Дрен бросил нож и выхватил меч, отрубил руку следующему противнику, прежде чем вонзить его один, два, три раза ему в живот. Собственная кровь Дрена пульсировала в нем, заряжая его энергией и замедляя все остальное, делая его готовым ко всему, разжигая его гнев.

Какой-то ублюдок обхватил Дрена за шею и оттащил назад, и мужчина постарше воспринял это как сигнал к вмешательству. Он вытащил откуда-то длинное лезвие, нож, вид которого Дрену не понравился.

Дрен откинулся назад и врезался головой в ублюдка, который держал его в удушающем захвате, услышал, как у того сломался нос и этот дурак закричал. Рука на его шее ослабла, хотя все еще держала, но старик приближался, так что он привлек внимание Дрена. Дрен ударил ногой, попав мужчине в колено, достаточно сильно, чтобы замедлить его и заставить выронить нож.

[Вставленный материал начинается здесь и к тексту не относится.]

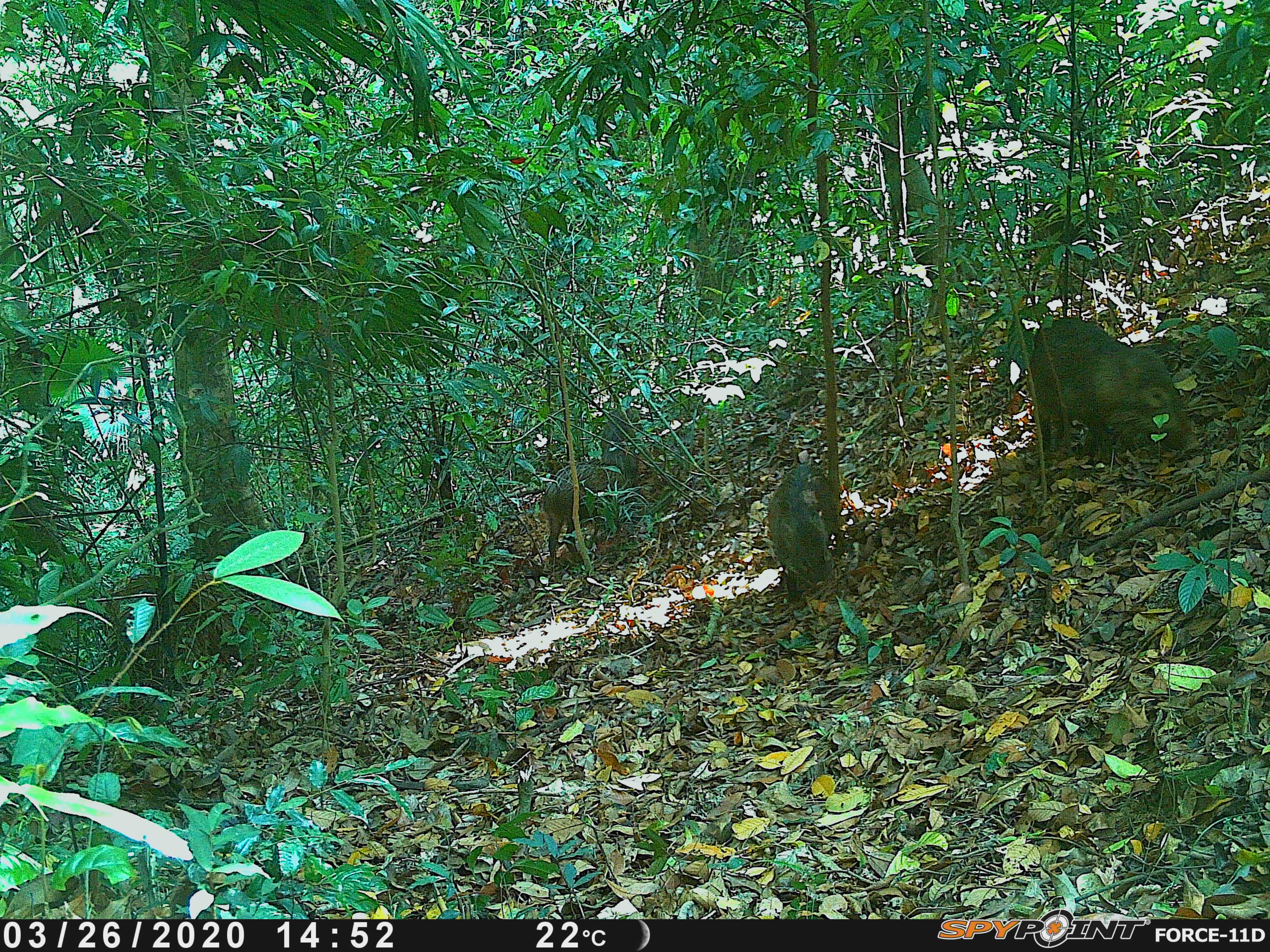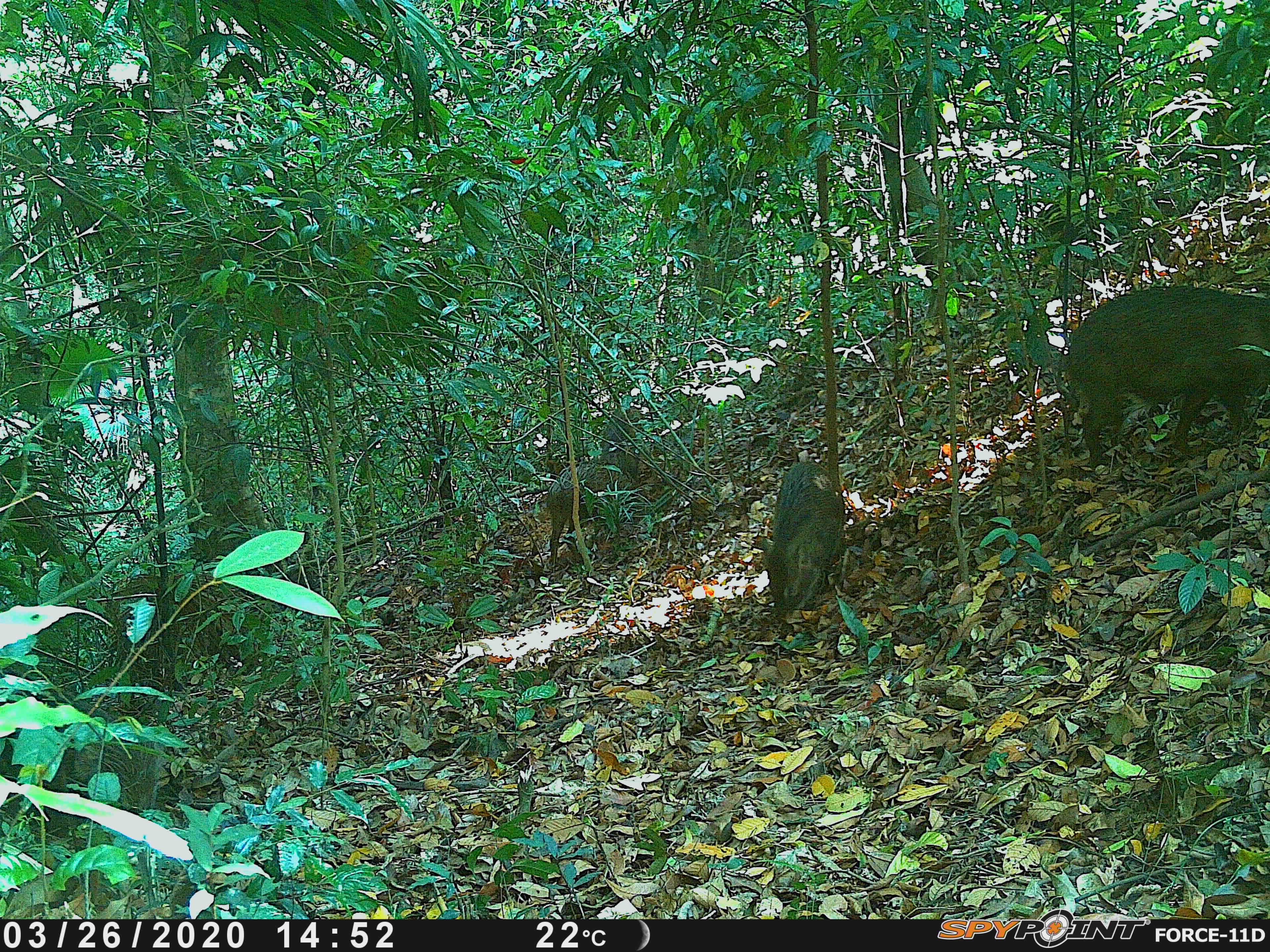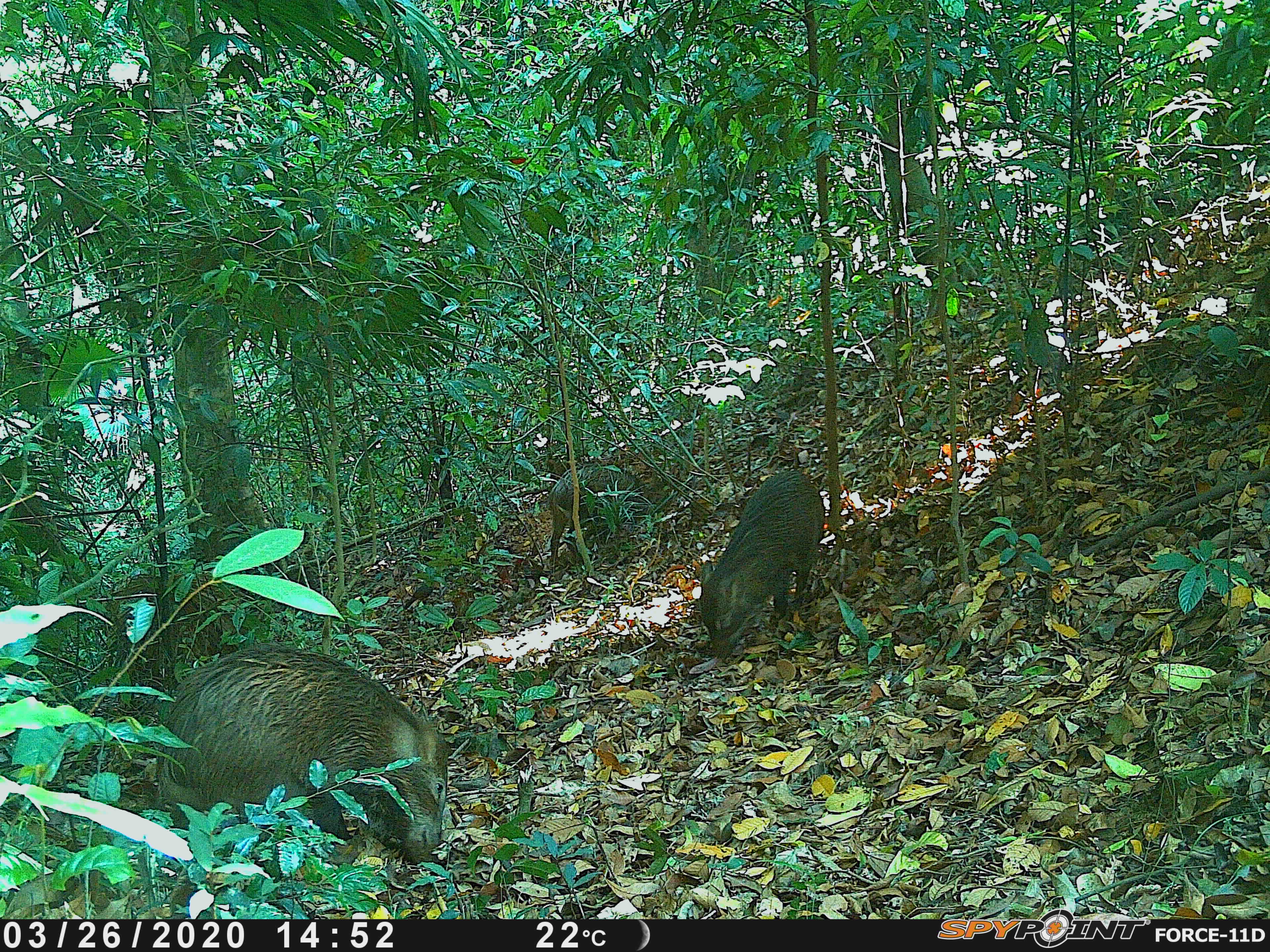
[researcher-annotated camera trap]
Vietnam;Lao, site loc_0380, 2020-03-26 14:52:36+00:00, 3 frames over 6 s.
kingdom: Animalia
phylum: Chordata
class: Mammalia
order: Artiodactyla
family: Suidae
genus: Sus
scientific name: Sus scrofa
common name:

Несколько ударов локтями в ребра ублюдка сзади убедили мужчину, наконец, отпустить его. Старик согнулся пополам, держась за колено, поэтому Дрен пнул его в лицо, чтобы дать ему еще один повод для беспокойства. Дрен повернулся как раз в тот момент, когда Сломанный Нос бросился на него со своим собственным ножом. Однако нож против меча — не тот тип сражения. Он вонзил свой клинок в грудь Сломанного Носа еще до того, как тот подошел достаточно близко, чтобы нанести царапину.

Он обернулся, увидел, как толстяк изо всех сил пытается убежать, а Эндж навалилась на маленького и ударила его по лицу кастетом. Она остановилась, когда маленький обмяк под ней, и подняла глаза, грудь вздымалась, лицо покрылось красными пятнами. Она улыбнулась, поймав взгляд Дрена.

Что-то шевельнулось. Старик полз по дороге, пытаясь убежать. Мгновение спустя Дрен оказался рядом с ним, схватил за прядь седых волос и дернул голову мужчины назад, давая ему возможность хорошенько разглядеть его окровавленный меч:

— Куда это ты собрался?

— Пожалуйста, — прохрипел старик. — Пожалуйста, отпусти меня.

— Ты же знаешь, это так не работает, — сказал Дрен. — Где мой друг?

— Я… Я... Не...

— Только не говори, что не знаешь, — сказал Дрен. — Мы оба знаем, что это ложь.

— Меня убьют, если я отведу тебя туда.

— Тогда у тебя есть выбор: молчи и будешь плакать перед Синь в мгновение ока, или отведи меня к моему другу и умри позже. Второй вариант дает тебе шанс сбежать.

— Хорошо… Хорошо. Я отведу тебя, — пролепетал старик.

— Умный ход, — сказал Дрен. Он рывком поставил мужчину на ноги и приставил острие меча к его позвоночнику. Слегка надавил. — Мне не нужно объяснять тебе, что это такое, а? Обмани меня, и ты увидишь, как это выпирает у тебя из живота. Понял?

— Понял.

— Ты готова, Эндж? — Дрен получил ответный кивок. — Идем...

С дальнего конца улицы доносились крики и ругательства. На дорогу вывалились Плачущие. Дюжины. Вся банда. Блядь. Толстяк нашел-таки подкрепление.

Старик рассмеялся:

— Парень, теперь ты действительно в заднице.

— Дрен... — Эндж больше ничего не нужно было говорить. Было только одно, что они могли сделать.

Он из принципа перерезал старику горло, позволил трупу упасть, а затем они с Эндж пустились бегом, убираясь к чертовой матери из Харельсона так быстро, как только могли унести их ноги.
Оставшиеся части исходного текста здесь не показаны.